A Distribution By Any Other Name
As mentioned, HIPS has been around in one form or another since 2015, but something that hasn't changed is the fund's monthly dividend, a solid $0.1075 per share since day one. Based on this distribution and recent share prices, this gives the fund an impressive 12-Month distribution yield of 9.97% and a 30-Day Securities and Exchange Commission yield of 8.61%. The 30-Day SEC Yield measure was instituted to keep fund issuers honest in a sense. Back in the day, mutual funds might have only had quarterly or even annual distributions but could post an annual dividend yield based on those intermittent payments to attract investors. By mandating a 30-day rolling window account of fund income, regulators gave investors a way to accurately gauge the frequency and steadiness of a fund's income stream.

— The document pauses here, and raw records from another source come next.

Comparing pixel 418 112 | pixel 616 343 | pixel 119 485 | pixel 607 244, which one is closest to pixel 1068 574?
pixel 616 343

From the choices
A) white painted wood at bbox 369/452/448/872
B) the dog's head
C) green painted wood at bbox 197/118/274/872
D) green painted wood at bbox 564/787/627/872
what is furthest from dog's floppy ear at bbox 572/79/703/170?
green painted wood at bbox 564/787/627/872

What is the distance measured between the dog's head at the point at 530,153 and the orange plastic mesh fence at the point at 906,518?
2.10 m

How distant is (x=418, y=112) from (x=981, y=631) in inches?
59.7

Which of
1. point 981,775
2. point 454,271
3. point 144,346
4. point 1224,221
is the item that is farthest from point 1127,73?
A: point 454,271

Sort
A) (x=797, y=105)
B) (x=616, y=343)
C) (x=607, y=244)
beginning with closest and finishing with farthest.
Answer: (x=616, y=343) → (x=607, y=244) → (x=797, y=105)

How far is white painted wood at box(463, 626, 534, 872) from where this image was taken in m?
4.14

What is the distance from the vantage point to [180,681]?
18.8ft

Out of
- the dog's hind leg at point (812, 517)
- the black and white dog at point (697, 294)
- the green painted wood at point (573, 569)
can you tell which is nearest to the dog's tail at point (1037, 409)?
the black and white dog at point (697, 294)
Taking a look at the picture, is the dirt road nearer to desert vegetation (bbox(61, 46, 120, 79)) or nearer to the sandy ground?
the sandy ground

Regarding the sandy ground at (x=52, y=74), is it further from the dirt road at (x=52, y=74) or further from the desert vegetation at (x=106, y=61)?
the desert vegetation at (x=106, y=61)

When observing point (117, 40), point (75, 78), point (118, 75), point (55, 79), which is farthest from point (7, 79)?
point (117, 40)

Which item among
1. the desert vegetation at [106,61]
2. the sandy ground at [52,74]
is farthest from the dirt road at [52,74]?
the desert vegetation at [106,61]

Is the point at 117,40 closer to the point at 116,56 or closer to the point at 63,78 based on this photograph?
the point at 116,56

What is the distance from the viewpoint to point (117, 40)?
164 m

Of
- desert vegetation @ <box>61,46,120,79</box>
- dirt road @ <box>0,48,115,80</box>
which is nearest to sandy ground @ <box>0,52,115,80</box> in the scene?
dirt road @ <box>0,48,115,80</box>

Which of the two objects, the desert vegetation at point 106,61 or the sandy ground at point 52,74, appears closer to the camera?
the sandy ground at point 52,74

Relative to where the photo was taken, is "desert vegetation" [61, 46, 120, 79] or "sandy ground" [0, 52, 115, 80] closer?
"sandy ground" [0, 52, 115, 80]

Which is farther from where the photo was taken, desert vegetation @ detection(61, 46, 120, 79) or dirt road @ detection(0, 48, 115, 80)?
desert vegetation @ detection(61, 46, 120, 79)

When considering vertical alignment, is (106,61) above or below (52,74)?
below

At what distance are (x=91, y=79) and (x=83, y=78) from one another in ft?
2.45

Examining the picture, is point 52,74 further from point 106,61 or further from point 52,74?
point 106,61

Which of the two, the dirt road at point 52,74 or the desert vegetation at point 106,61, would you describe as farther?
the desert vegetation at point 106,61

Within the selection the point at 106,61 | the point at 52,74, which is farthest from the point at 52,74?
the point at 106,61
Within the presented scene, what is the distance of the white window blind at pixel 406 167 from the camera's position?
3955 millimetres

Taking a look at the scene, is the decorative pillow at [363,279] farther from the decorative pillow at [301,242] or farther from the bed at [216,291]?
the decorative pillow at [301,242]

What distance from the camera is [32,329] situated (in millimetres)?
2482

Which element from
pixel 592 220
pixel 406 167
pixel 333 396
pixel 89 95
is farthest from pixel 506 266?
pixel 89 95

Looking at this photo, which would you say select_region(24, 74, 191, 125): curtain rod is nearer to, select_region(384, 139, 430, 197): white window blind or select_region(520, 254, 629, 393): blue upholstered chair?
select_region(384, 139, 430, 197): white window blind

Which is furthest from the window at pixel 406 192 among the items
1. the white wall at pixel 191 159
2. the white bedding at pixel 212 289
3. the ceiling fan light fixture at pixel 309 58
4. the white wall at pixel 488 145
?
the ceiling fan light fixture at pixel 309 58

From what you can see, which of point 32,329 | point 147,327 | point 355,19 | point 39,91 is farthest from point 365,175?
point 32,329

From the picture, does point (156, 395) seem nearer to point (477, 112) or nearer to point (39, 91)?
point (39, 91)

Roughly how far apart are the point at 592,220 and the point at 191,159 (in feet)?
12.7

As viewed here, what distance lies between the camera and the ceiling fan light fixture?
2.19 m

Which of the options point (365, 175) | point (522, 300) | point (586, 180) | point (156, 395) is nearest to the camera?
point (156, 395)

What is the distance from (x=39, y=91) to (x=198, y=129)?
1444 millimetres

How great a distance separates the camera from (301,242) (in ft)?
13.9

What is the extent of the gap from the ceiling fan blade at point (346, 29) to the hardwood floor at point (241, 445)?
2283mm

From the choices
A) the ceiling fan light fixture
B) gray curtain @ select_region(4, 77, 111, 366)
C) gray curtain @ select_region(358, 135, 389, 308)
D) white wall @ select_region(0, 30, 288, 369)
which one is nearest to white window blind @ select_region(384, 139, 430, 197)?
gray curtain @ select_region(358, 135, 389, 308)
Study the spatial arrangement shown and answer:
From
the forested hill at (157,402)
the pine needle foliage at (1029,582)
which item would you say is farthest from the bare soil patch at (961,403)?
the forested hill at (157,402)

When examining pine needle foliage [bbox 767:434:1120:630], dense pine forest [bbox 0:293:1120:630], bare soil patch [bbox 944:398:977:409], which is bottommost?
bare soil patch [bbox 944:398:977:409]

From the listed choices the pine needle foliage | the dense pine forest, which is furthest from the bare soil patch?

Back in the day, I was the product manager for closed-end funds at Morgan Stanley (MS) , which included Van Kampen funds, as well. One thing we used to wrestle with was setting dividend policy. There is a regulatory requirement for funds to pass through mid-to-high 90% of income to shareholders, but sometimes it turned out that the fund didn't accrue enough income to sustain current distribution levels. If we felt it appropriate, we would then supplement the fund's dividend through a Return of Capital (ROC) event. A ROC is exactly what it sounds like, taking assets from the fund and returning them to shareholders as part of a dividend. Doing this not only helped the fund maintain a distribution level that shareholders had become accustomed to but also was not (and still is not) considered a taxable event.
The Cal Ripken-like consistency of this fund's dividend payments got me thinking about what was driving this distribution. Granite Shares does a great job of providing transparency to shareholders, so I was able to view the distribution history going back a few years. I scraped that data into a spreadsheet and ran some numbers. While there have been periods where ROC accounted for the majority of fund dividends, especially throughout 2019 and the first half of 2022, ROC accounted for 0% of distributions through the back half of 2022 and so far in 2023 accounted for just 9% of the January and 20% of the February dividend payments.
One thing that is worth noting is that much of the decision by HIPS to incorporate ROC in a distribution is out of the Granite Shares' hands. HIPS is a fund of funds product so each of HIPS holdings is making the same kinds of dividend distribution decisions I talked about earlier, decisions that Granite Shares has nothing to do with.
Wrap It Up
To be clear, the ROC discussion wasn't meant to single out HIPS as doing anything bad, or wrong. Often times you will find that high-yielding, unlevered products end up using ROC to prop up distributions from time to time. Where this becomes a problem is if the fund become dependent on this practice long-term, which I don't see here. Overall, I like HIPS, if only because of the diversity of income streams offered including a variety of closed-end funds; real estate investment trusts (REITS); business development companies (BDCs), which can also provide additional diversification; and master limited partnerships (MLPs) for energy exposure. If high levels of unlevered income interest you, then check out HIPS.